• 課題:
バイトテロを扱った本文を読み、次の問いに答えてください。
(a) 話を聞いた相手である社労士の名前は何か。
(b) 飲食店で圧倒的に多い労使トラブルは何か。
(c) バイトテロの動機は、いわゆる何という言葉で表されているか。

また、金銭の持ち逃げや職場での男女関係、セクハラやパワハラなど、経営者の頭を悩ませる人事問題は多岐にわたる。
 
このようなトラブルにどう対処すべきか、未然に防ぐ方法はあるのか。社労士の浦辺里香氏に伺った。聞き手は、編集責任者の川瀬亮太(ルーテージ株式会社)。
 

「バイトテロ」なぜなくならない?防ぐ方法はある?

Q.飲食店では、SNSに不衛生な写真を投稿する「バイトテロ」が絶えませんが、そもそもこうしたバイトテロはなぜ起こるのでしょうか?
 
A.飲食店で圧倒的に多い労使トラブルはやはりバイトテロですね。冷蔵庫に入ったり、一度ゴミ箱に入れた食材で調理をしたりする様子をSNSに投稿して炎上する。なかには、消費期限切れのものをわざと棚に並べて写真を撮り「店で賞味期限切れの商品を売っている」とウソの投稿をする、そのような事例もありました。アルバイト店員が家庭裁判所に送致されたケースもあります。
 
バイトテロの動機は、こちらの想像以上に安易なものなんです。単純に面白いから、炎上させたいから、注目されたいから。いわゆる「バズりたい」という、それだけの理由ということが多く見受けられます。

• 保存データ:
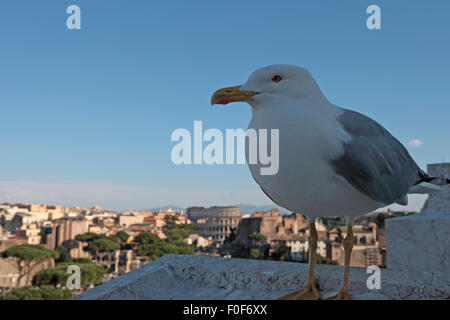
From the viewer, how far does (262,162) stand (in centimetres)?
174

• 解答:
(a) 浦辺里香氏
(b) バイトテロ
(c) 「バズりたい」